Como de costume, policiais fortemente armados entraram nas favelas contando com o fator surpresa, trocaram tiros com traficantes – gerando mortes, no caso da Cidade de Deus –, efetuaram prisões em flagrante e apreenderam drogas e armas. Apenas o último elemento do roteiro “padrão” das operações policiais de praxe nas favelas não fez parte da ação realizada em novembro de 2008: dessa vez, a polícia não se retirou dos territórios alguns dias após o início da incursão. Ela neles permaneceu.  

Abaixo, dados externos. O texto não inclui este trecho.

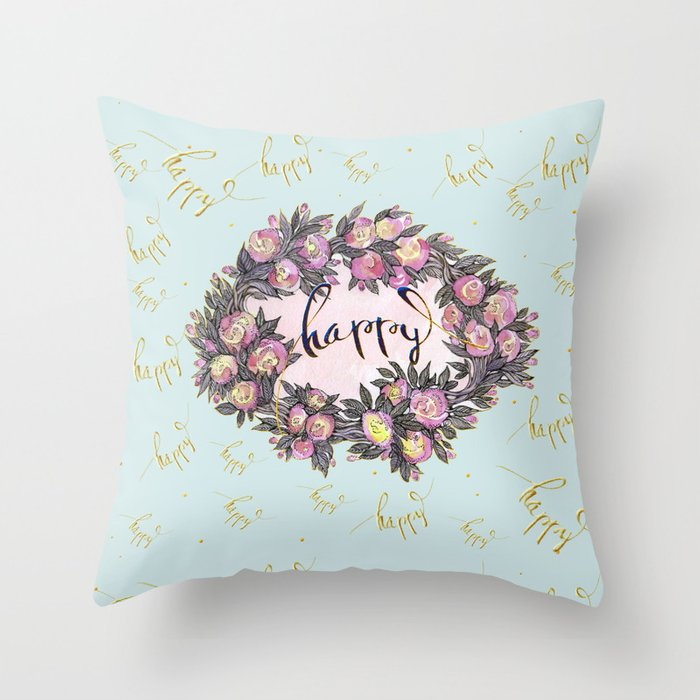 Happy flowers bridal pattern Throw Pillow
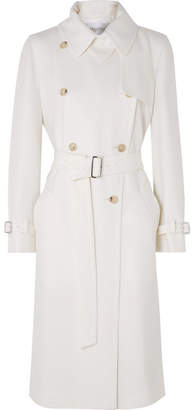 Max Mara Dalila Wool Trench Coat - White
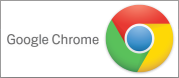 Download Google Chrome!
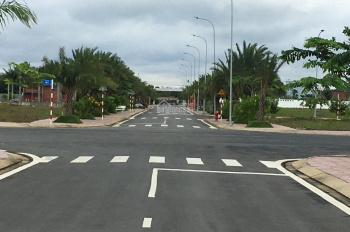 Suất ngoại giao dự án Tín Hưng đường Trường Lưu, giá 2,360 tỷ/nền, rẻ nhất thị trường Q9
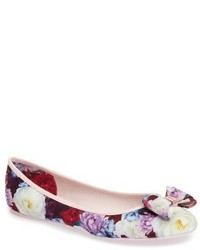 Ted Baker London Immep Bow Flat
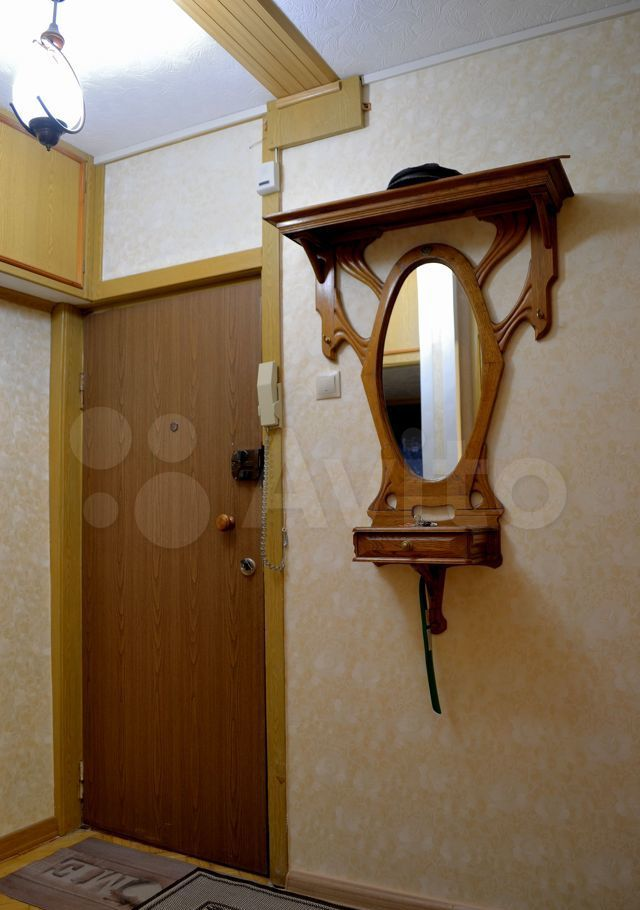 Аренда однокомнатной квартиры Щелково, улица Пушкина, цена 19000 рублей, 2021 год объявление №1484001 на megabaz.ru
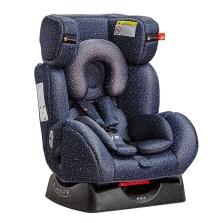 好孩子/Goodbaby CS729 儿童安全座椅 GBES吸能 0-7岁(满天星)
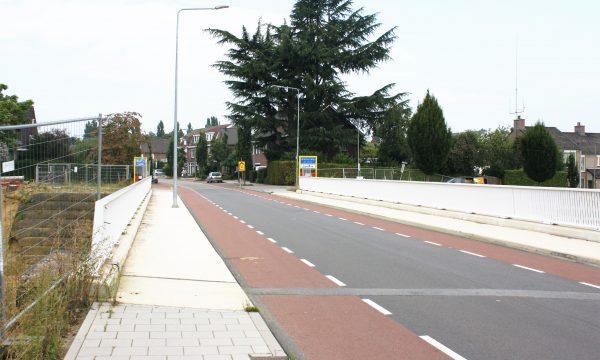 h6r7-z02 Patersweg - Hommerterweg Aanleg Buitenring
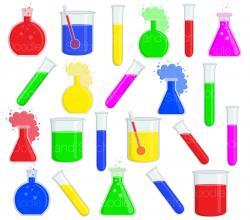 Scientist clipart science test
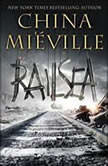 Railsea, China Mieville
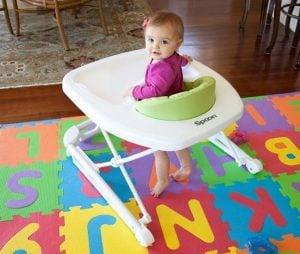 joovy-spoon-baby-walker-review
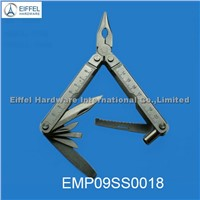 Big size stainless steel multi plier with ruler on handle,closed size 10.6cm L(EMP06SS0018)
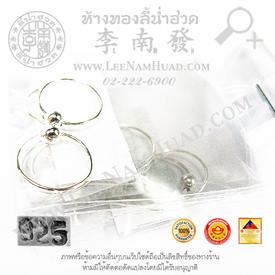 https://v1.igetweb.com/www/leenumhuad/catalog/e_1116700.jpg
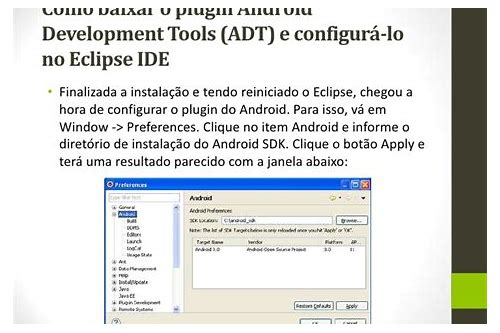 eclipse de baixar para javascript plugin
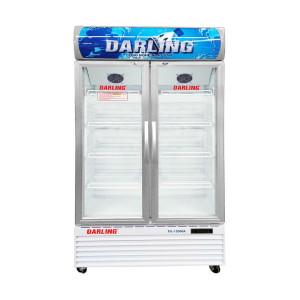 Darling DL-12000A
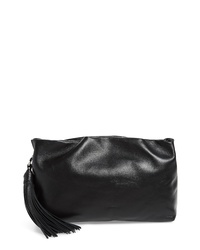Rebecca Minkoff Ruby Ruched Leather Clutch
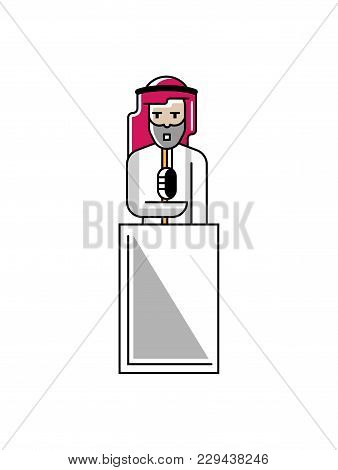 Arabic Businessman Speech On Tribune. Corporate Business People Isolated Illustration In Linear Styl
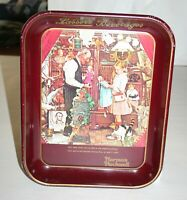 """Vintage Norman Rockwell & Lasser's Beverages """"April Fools Day"""" Metal Tray 1976"""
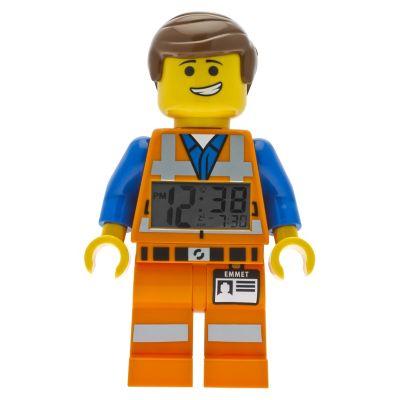 LEGO® Alarm Clock - Emmet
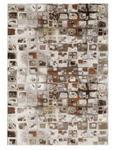 WEBTEPPICH  120/170 cm  Beige, Dunkelbraun - Beige/Dunkelbraun, Basics, Textil (120/170cm) - Novel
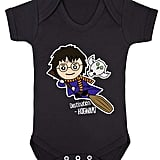 Harry Potter Destination Hogwart Onesie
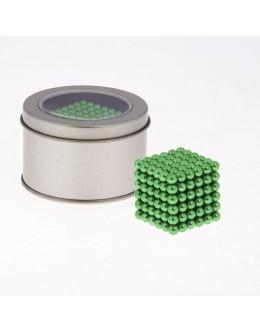 Неокуб, neocube 5мм 216шт зеленый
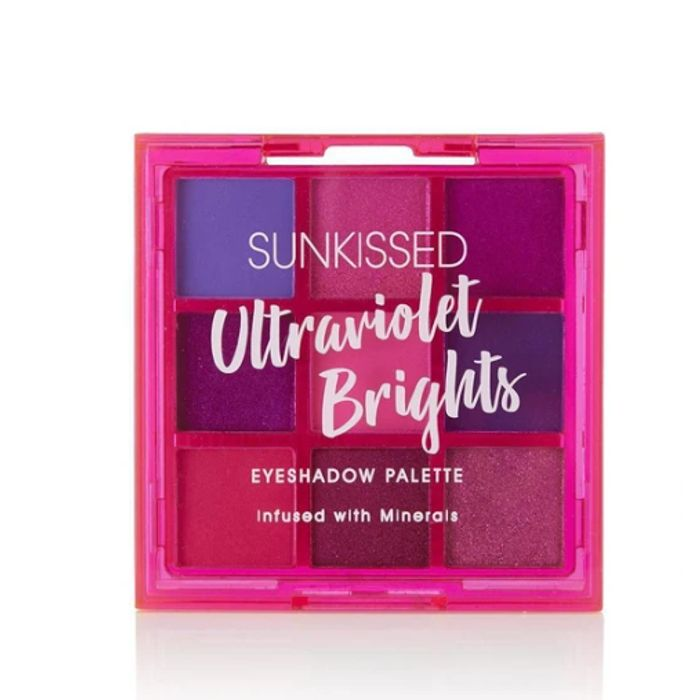 Free Sunkissed Eye Shadow Palette - Only £3.99 P&P!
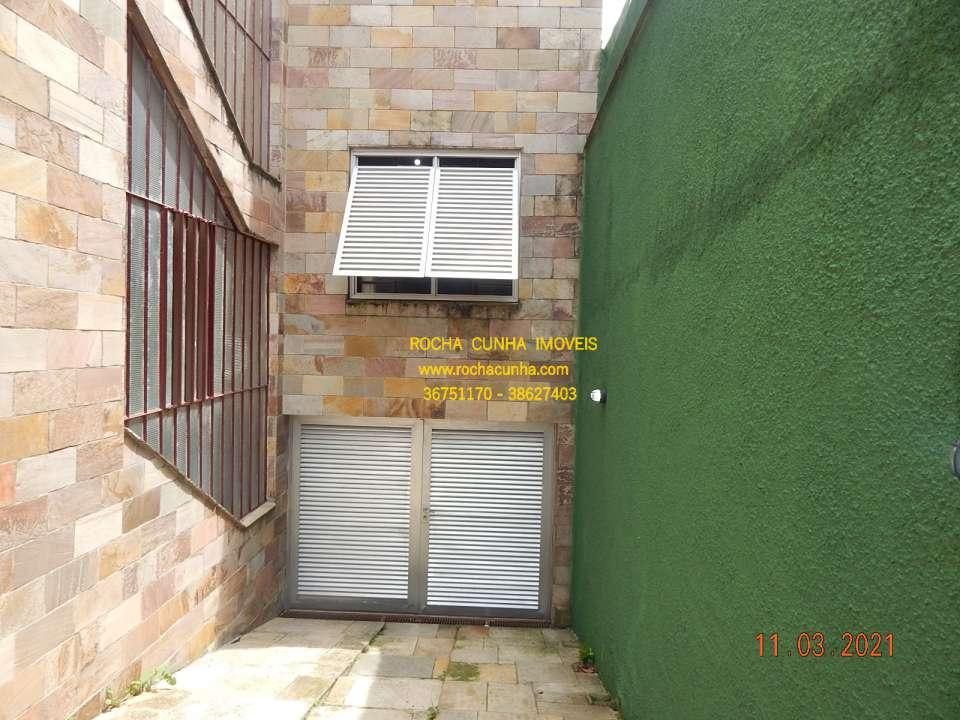 Casa 4 quartos à venda São Paulo,SP Perdizes - R$ 3.000.000 - VENDA6838 - 12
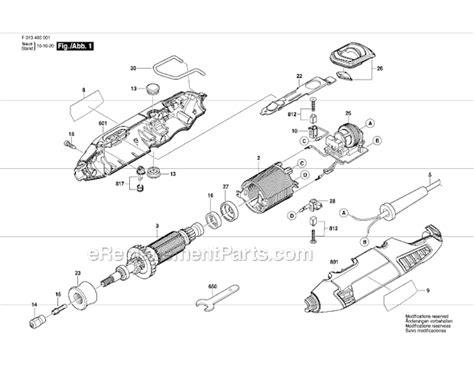 dremel wiring diagram dremel 4000 parts list and diagram ereplacementparts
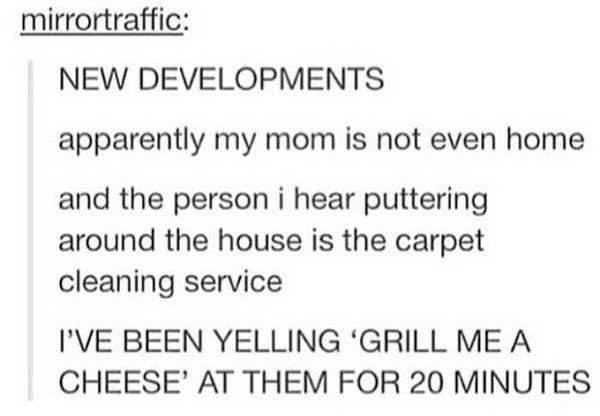 Text - mirrortraffic: NEW DEVELOPMENTS apparently my mom is not even home and the person i hear puttering around the house is the carpet cleaning service I'VE BEEN YELLING 'GRILL ME A CHEESE' AT THEM FOR 20 MINUTES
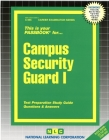 Campus Security Guard I: Passbooks Study Guide (Career Examination Series) Cover Image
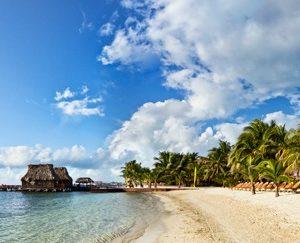 best beaches in belize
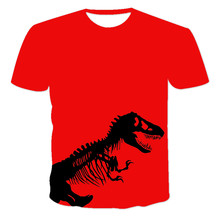 2021 summer European and American 3D digital printing men's Jurassic Park T-shirt everyday casual style short sleeve 100-6XL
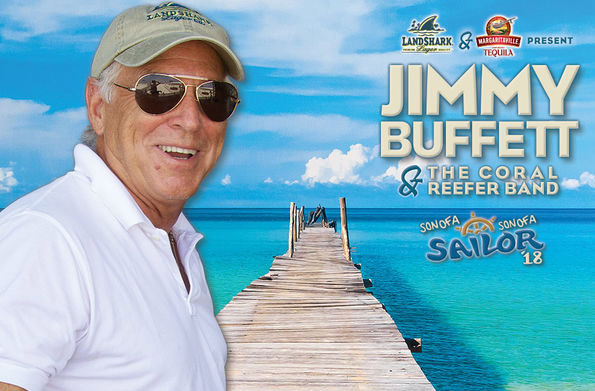 Jimmy Buffett Shows & Set Lists Archive » Jimmy Buffett World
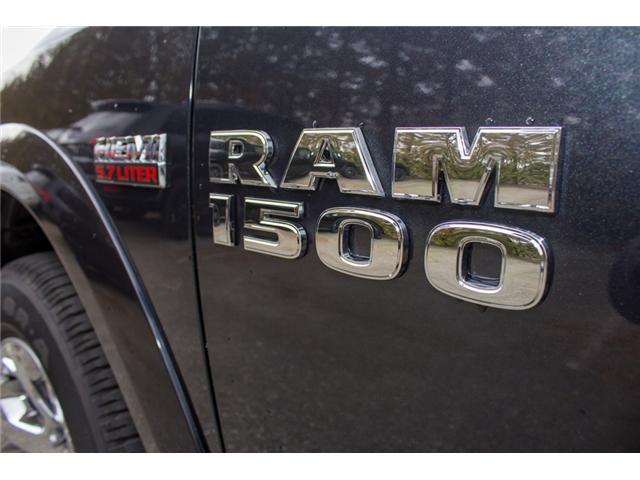 2017 RAM 1500 Laramie (Stk: H846489) in Abbotsford - Image 11 of 30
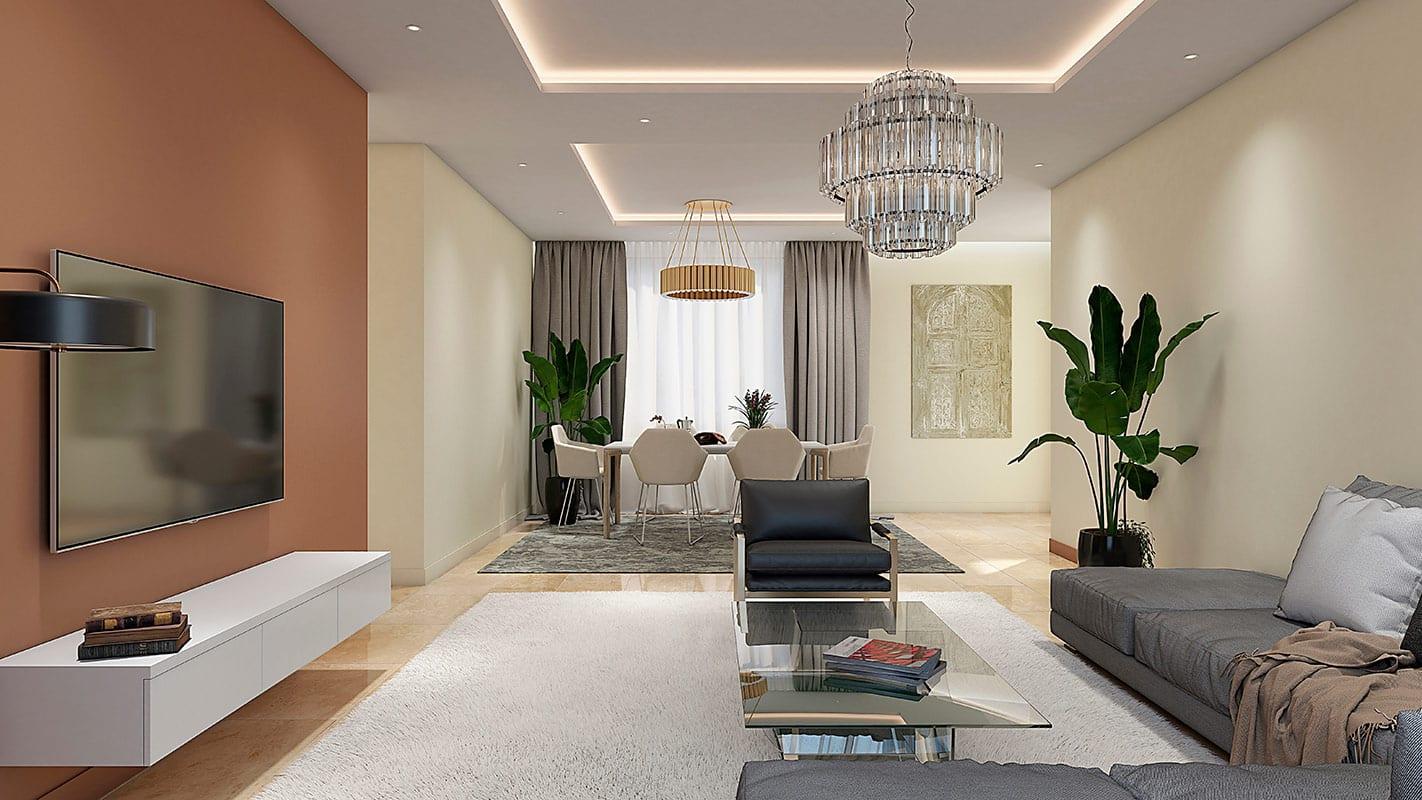 diseño de salon para espacio interior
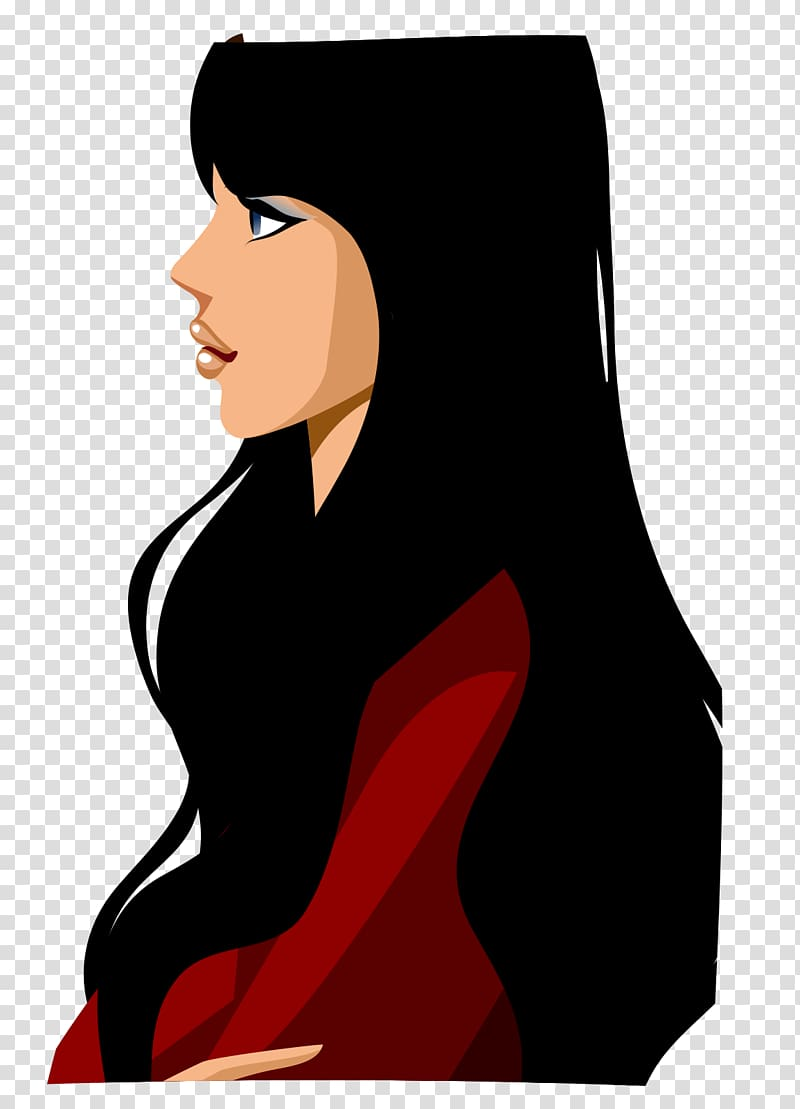 Woman looking side , Woman Cartoon Black hair Illustration.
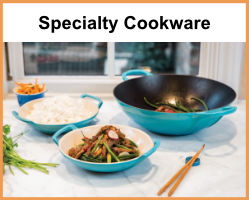 Le Creuset Specialty Cookware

Em um primeiro momento, ninguém entendeu muito bem o sentido de a polícia continuar na favela. Os repertórios habituais de que dispunham os moradores dessas localidades não auxiliavam nesse trabalho interpretativo a respeito do que estava se passando. Não havia, inclusive, informações oficiais disponíveis sobre o que estava ocorrendo ou sobre o que iria ocorrer. Portanto, ninguém, nem mesmo o governo do Estado, tinha clareza e podia antecipar que naquele momento começava a ser elaborado e testado um projeto que ganharia enorme centralidade no debate sobre segurança pública no país. Menos ainda alguém podia supor que aquela experiência, posteriormente, seria classificada como uma das mais significativas em termos de segurança pública produzidas no Rio de Janeiro e mesmo no Brasil nas últimas décadas. 

Como sintetizou um morador do Santa Marta, no momento que o morro foi ocupado, a sensação era a de estar “entrando num grande túnel escuro, esperando chegar rapidamente do outro lado para ver muita luz”. É possível dizer, portanto, que os habitantes do morro viveram aquele momento como uma “crise” (Shibutani,1966) ou “momento crítico” (Boltanski, 1990; Boltanski e Thévenot, 1991). Dito de outro modo, o início das Upps foi vivenciado pela população desses territórios como uma radical desrotinização momentânea da vida cotidiana, isto é, um evento que produziu uma ruptura com as formas habituais de ação, quebrando com as expectativas que os atores possuíam acerca de sua maneira rotineira de ser, de se comportar, de agir e de pensar. A partir do contato com tal situação indeterminada, os habitantes da favela começaram a realizar um “processo de investigação” (Dewey, 1938), com a finalidade de compreender e tornar inteligível o que estava acontecendo. Tal investigação produziu-se como um processo reflexivo e experimental de reengajamento no “novo” ambiente da favela.  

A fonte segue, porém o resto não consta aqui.